An image may come to mind of a father (or mother) and son (or daughter) wading along a river bank or scuba diving on a sunny Florida day marveling at Florida’s heritage and adding an arrowhead or old bottle to their prized personal collection. Look way, way beyond this, and realize that what this bill will also allow (and what at least some of those promoting its passage intend) is the wholesale mining of Florida’s heritage for commercial gain:
- Once an artifact is removed from state waters, and its transfer to private ownership is documented through this process (title will be passed from the state to a private individual, who may or may not be a Florida resident), the value of this artifact on the antiquities market will increase exponentially. This will happen because of the existence of proof of legal title to the artifact, and because its’ precise provenance will no longer need be hidden. As recent law enforcement actions have shown, illegally recovered artifacts already have a high market value; this permit and title system will only increase this value and will make Florida the go-to place to acquire antiquities dating back as far as 10,000 years or more.
- There is no way to verify that reported finds are really isolated (that is, not associated with other artifacts, or part of a site or shipwreck) and there is really no way to verify exactly where the artifact was found (that is, if it was excavated within an excluded area). Florida’s rivers and lakes are remote, and they are generally what divers call black-water environments (no, or very low, visibility). In these settings, it is impossible for others to know the context of the find in non-restricted waters, and it is equally easy to conceal finds found in restricted areas. Once an artifact is out of the water, in the boat, car, or home, any hope for accountability is gone.
- The lack of accountability for new finds under the proposed legislation would make it possible for individuals to claim artifacts collected earlier in violation of Florida law to claim these as finds under the new permit system.
- If made law, this bill would provide cover for those who use more than a trowel or hand-held tool to dig into the banks of rivers where sites are common. Once burrowed or blasted out of a riverbank, artifacts once part of an intact site can be picked up and touted to be “isolated finds.” What happens under water, stays underwater; that is, it is very hard for anyone to see what is, indeed, going on.
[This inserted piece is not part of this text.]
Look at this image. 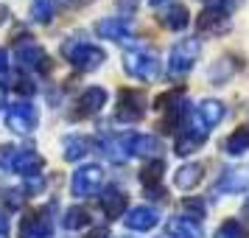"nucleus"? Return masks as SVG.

- This bill presumes the moral integrity and honesty of those who would take advantage of its provisions. Recent law enforcement actions in Florida have demonstrated that many who will certainly take advantage of this law are not honest and have no integrity; this law will give similar people the cover they need to collect with impunity, and they will take advantage of it to steal everything we have for their own personal gain.
- While some honest collectors would certainly follow the rules and be diligent in reporting their finds, the last time Florida tried to implement an isolated finds policy (attempted between 1994-2005), only 22 percent of people who land managers observed collecting artifacts reported them. This dismal failure proved a lesson in how this sort of unenforceable program results in loss of artifacts, loss of information, and loss of our heritage.
The state of Florida has long been a leader in preserving what is uniquely ours in terms of environment, culture, and heritage. The proposed legislation would move the state backwards, and literally give away our cultural heritage from beneath the State’s waters. It will give our heritage away to those who will systematically come to Florida, scour and excavate our rivers and lakes for artifacts, and then sell the artifacts for appreciable personal financial gain. The program described in this proposed legislation will further deliver an unintended message that the Legislature does not take seriously its commitment to preservation of our publicly-owned lands and waters and the archaeological sites contained therein.
The artifacts in Florida’s waters are not unimportant—they are part of our irreplaceable heritage. These artifacts and the sites they come from hold a story about our heritage that cannot properly be told by an unenforceable isolated finds program that mostly benefits those who care little about the big picture of Florida heritage.
For more information on Florida’s longstanding commitment to the preservation of the State’s archaeological heritage, and to the serious threat to it posed by large-scale looting of our publicly-owned sites, I refer you to an excellent report recently prepared for the Legislature, Feasibility Study on a One-Time Artifact Amnesty Program. For more insight into the issues related to the proposed Isolated Finds Program, I also refer you to a 2013 blog post by Della Scott-Ireton on a Citizen Archaeology Permit (aka Isolated Finds Program) and to the State of Florida’s report on the failed Isolated Finds Program. For more information on these bills, see FPAN’s page on Protecting Artifacts on State Lands.
If you look close enough, you can see the wolf.